O trabalho dessas pessoas é tão silencioso e invisível quanto precioso. “São homens e mulheres”, continuou o capuchinho, “que trilham, às vezes sem nem mesmo saber, o mesmo caminho do Servo do Senhor. Não realizam gestos extraordinários. Simplesmente se levantam todos os dias e procuram fazer de suas vidas algo que sirva não só a eles mesmos, mas também aos outros. Carregam fardos que não escolheram, acolhem feridas sem se endurecerem, não deixam de buscar o bem mesmo quando parece inútil. Não fazem barulho, não ocupam o centro das atenções, mas mantêm aberta a possibilidade de um mundo diferente.”

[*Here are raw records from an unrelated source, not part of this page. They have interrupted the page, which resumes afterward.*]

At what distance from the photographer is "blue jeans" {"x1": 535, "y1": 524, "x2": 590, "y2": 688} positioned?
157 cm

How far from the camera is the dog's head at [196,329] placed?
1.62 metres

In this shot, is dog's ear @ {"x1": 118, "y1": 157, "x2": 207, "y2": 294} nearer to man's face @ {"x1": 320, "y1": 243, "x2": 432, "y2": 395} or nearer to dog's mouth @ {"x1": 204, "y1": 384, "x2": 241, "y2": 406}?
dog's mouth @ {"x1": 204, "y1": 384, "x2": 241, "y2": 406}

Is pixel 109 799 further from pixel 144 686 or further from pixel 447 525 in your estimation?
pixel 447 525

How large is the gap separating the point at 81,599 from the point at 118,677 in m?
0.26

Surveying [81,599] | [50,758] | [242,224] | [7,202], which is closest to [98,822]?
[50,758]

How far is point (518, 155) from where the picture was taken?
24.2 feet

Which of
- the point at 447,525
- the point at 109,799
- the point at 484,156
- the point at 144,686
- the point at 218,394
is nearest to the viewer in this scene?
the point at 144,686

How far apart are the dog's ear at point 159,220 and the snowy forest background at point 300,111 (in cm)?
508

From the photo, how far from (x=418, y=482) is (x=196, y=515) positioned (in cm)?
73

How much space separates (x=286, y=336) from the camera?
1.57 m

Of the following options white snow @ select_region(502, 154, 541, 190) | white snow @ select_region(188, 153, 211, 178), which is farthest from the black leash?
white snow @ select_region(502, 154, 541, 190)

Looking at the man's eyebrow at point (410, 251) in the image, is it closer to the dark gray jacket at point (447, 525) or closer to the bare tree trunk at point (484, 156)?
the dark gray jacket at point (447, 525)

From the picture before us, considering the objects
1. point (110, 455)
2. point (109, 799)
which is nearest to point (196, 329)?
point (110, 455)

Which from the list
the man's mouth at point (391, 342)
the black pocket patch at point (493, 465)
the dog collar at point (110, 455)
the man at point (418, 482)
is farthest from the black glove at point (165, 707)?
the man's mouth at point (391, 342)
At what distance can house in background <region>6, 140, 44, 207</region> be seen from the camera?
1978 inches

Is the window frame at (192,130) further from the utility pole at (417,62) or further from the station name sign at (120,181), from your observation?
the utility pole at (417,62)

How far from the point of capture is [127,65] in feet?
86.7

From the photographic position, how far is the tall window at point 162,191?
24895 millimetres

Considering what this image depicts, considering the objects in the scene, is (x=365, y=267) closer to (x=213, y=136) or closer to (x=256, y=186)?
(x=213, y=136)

Depor as armas que devastam o mundo
Frei Pasolini destaca que a Cruz de Cristo encoraja a “decidir, ao menos no fundo do coração, depor as armas que ainda temos nas mãos”. “Estas são armas de agressão cujo perigo podemos ser tentados a subestimar, especialmente quando comparadas ao potencial ofensivo mortal das armas “à disposição dos poderosos do mundo”.
“No entanto”, disse o padre Pasolini, “elas também são instrumentos de morte, porque são suficientes para enfraquecer, ferir e esvaziar as nossas relações diárias de significado e amor”.
Ao mundo que busca salvação da “violência do mal”, da “injustiça que mata”, das “divisões que humilham”, Cristo na Cruz oferece uma solução inovadora, não baseada em “decisões políticas, econômicas ou militares”. Imitando seu exemplo, “o mundo é continuamente salvo por aqueles dispostos a abraçar os cânticos do Servo do Senhor como um modo de vida”, enfatizou o capuchinho.
Uma nova lógica de serviço aos outros
“Numa época como a nossa”, concluiu o padre Pasolini, “tão dilacerada pelo ódio e pela violência, onde até o nome de Deus é invocado para justificar guerras e decisões de morte, nós, cristãos, somos chamados a aproximar-nos da Cruz do Senhor sem medo, aliás, ‘com plena confiança’, reconhecendo nela o trono sobre o qual se aprende a reinar, colocando a própria vida a serviço dos outros.”
Após a homilia, a celebração da Paixão continuou com a Oração Universal e a adoração da Santa Cruz e terminou com a Sagrada Comunhão.